The US Navy's New Robot Firefighter
Kelsey D. Atherton
at 07:34 AM Feb 10 2015
The US Navy's New Robot Firefighter
SAFFiR Fights A Fire
Office of Naval Research

The US Navy has a brand new robot designed to make ships safer by fighting fires. The “Shipboard Autonomous Firefighting Robot,” or SAFFiR, is a project by the Office of Naval Research that aims to prevent shipboard fires from sending sailors to a watery grave. In the works for years, the Navy unveiled a working prototype of the project this week.

 

Fires on all ships are bad, but fires on naval ships with nuclear reactors can potentially go from accident to international incident. Despite being surround by water, the confined spaces aboard naval vessels can quickly fill with smoke and become deadly for any firefighter that has to breathe. The SAFFiR robot is free of the constraints of lungs, making it an ideal first responder.
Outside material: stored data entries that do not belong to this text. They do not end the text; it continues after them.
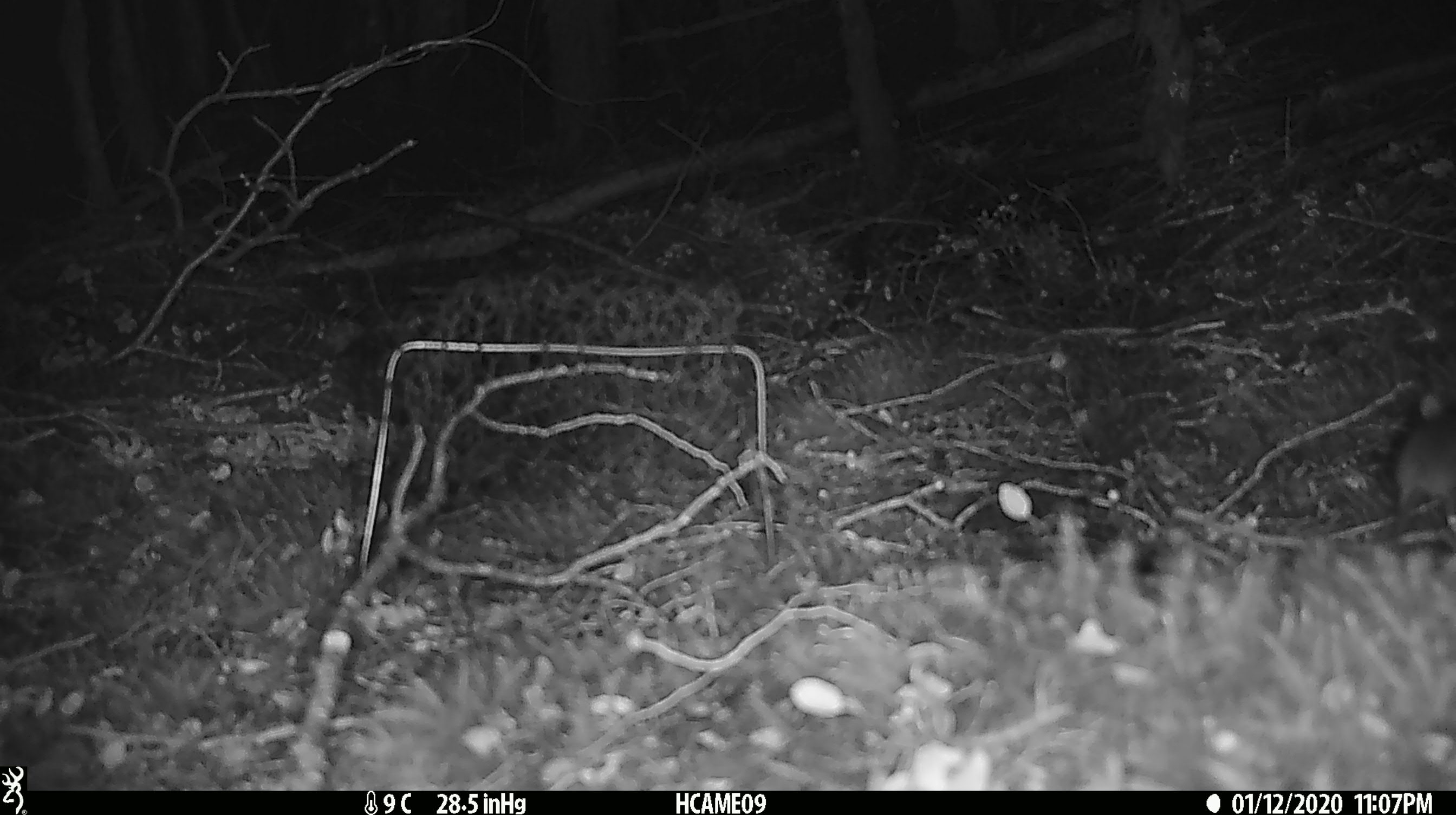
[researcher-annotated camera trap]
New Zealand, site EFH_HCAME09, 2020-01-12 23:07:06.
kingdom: Animalia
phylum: Chordata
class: Mammalia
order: Rodentia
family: Muridae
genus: Mus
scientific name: Mus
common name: mouse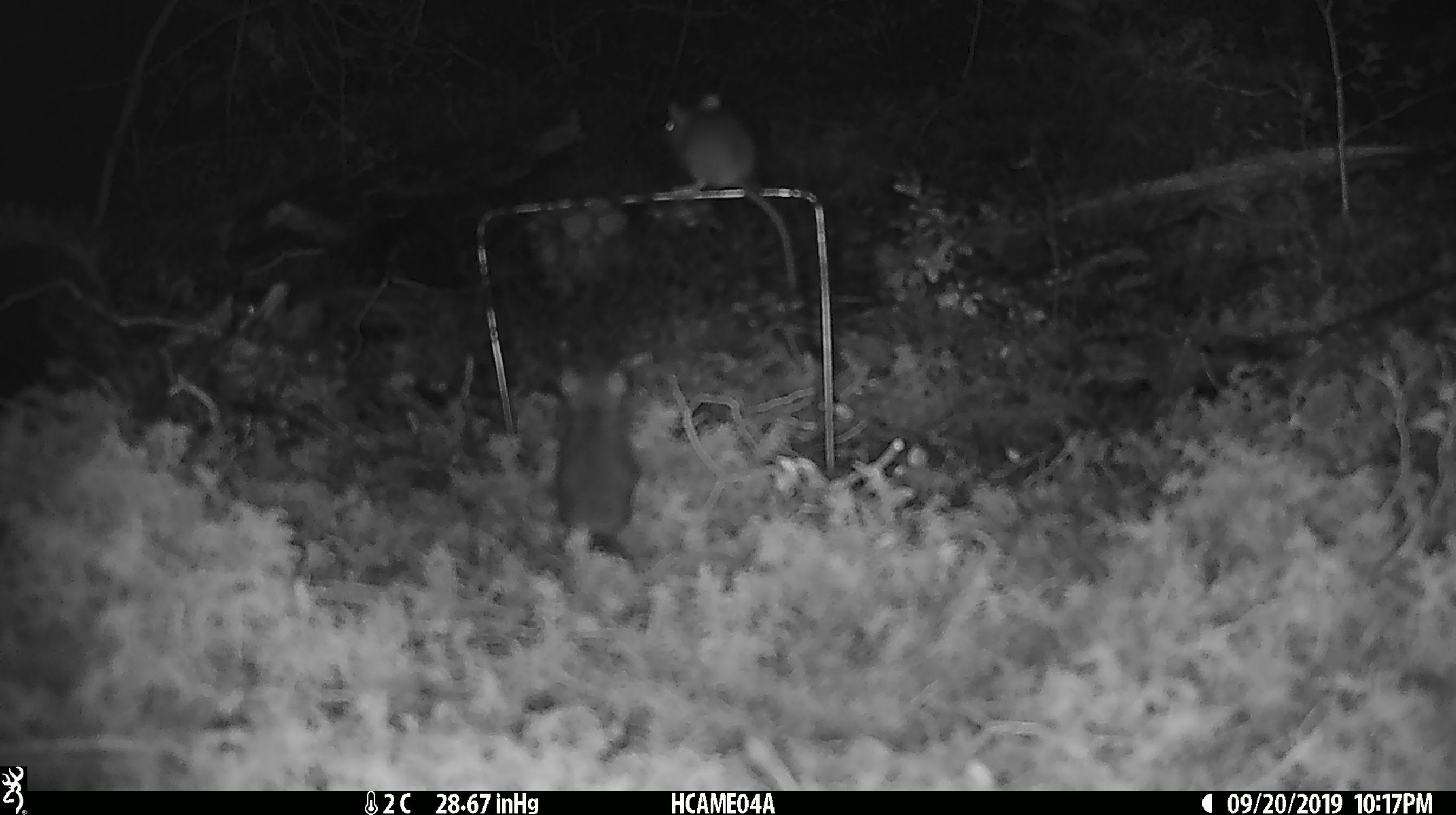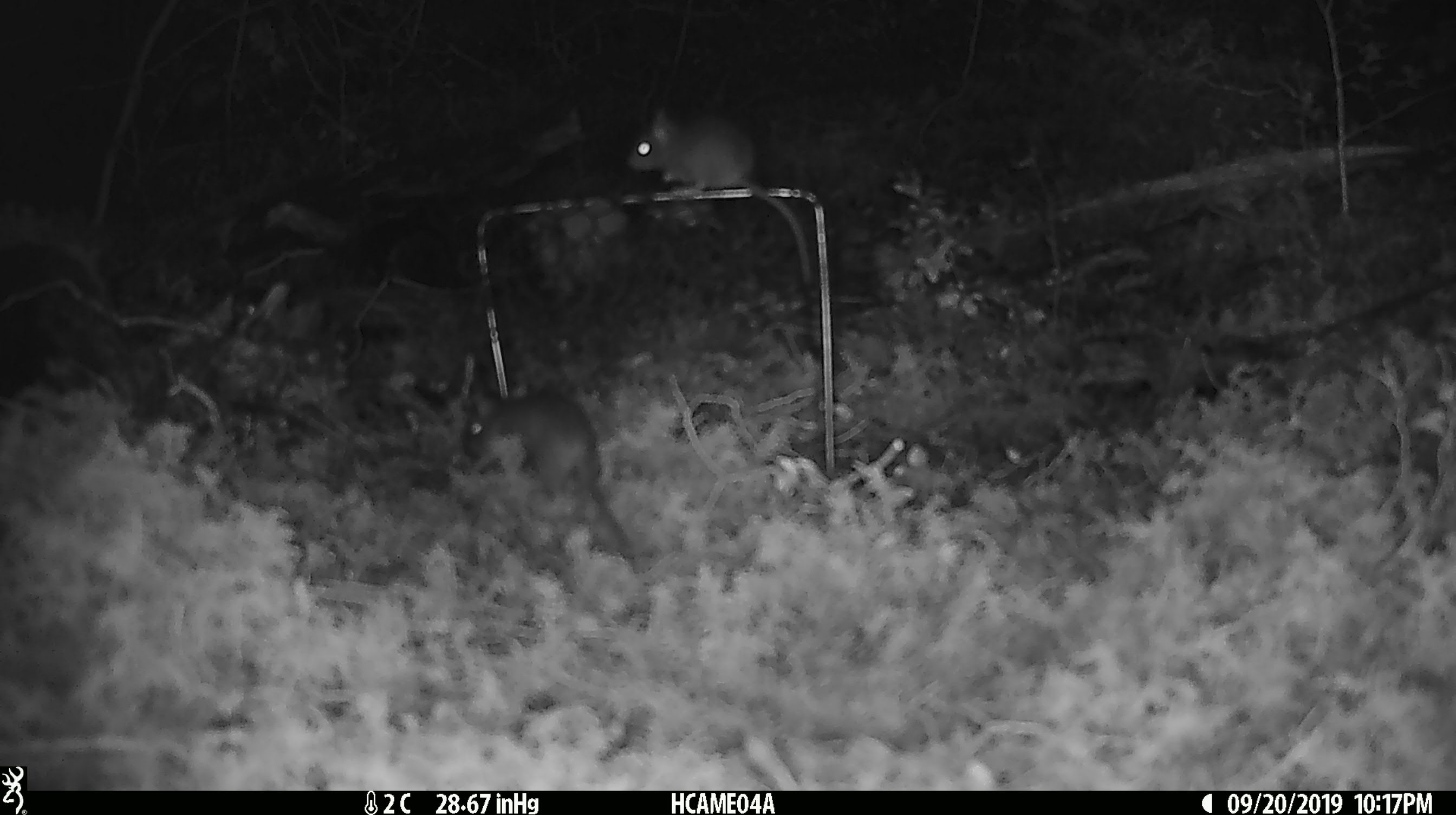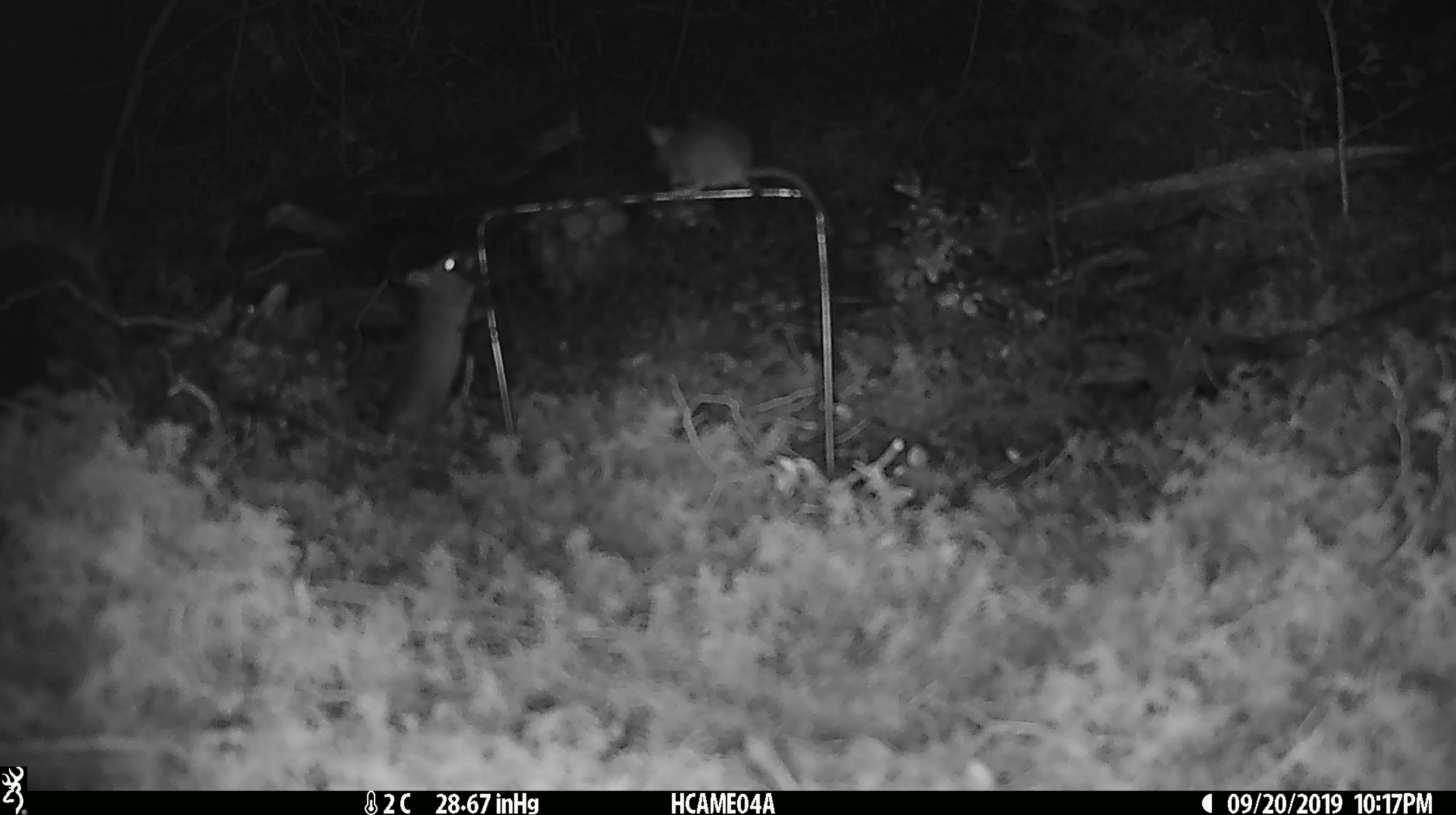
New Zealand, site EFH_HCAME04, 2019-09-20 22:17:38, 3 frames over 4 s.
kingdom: Animalia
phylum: Chordata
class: Mammalia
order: Rodentia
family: Muridae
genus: Mus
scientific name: Mus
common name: mouse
Mouse (Mus).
Standing at 5'10” and weighing 143 pounds, SAFFiR is bipedal, made so it can fit into spaces designed for humans. It also has hands to use shipboard hoses and open doors, operating as best it can as a man made of iron. To better see its way through smoke, the bot has two eyes that see infrared light and one spinning sensor in the middle of its face that uses a laser to determine distances.

Bipedal robots struggle under the best of circumstances, and that's on flat surfaces. SAFFiR has to contend with the rocking motion of the ocean. Fortunately, SAFFiR has sea legs. Or, more accurately, sea joints. From ONR:

“Balancing on any type of terrain that's unstable – especially for bipedal robots – is very difficult,” said Brian Lattimer, associate professor for mechanical engineering at Virginia Tech. “Whole-body momentum control allows for the robot to optimize the locations of all of its joints so that it maintains its center of mass on uncertain and unstable surfaces.”

SAFFiR's successful test took place last November, during which the robot walked across uneven surfaces, identified what was on fire, grabbed a hose, and extinguished the flames. Eventually, SAFFiR will do all of these things on its own, but for this test, a human at a computer console directed the robot. When it does become autonomous, the Navy will be one mechanical step closer to a future of ships without sailors.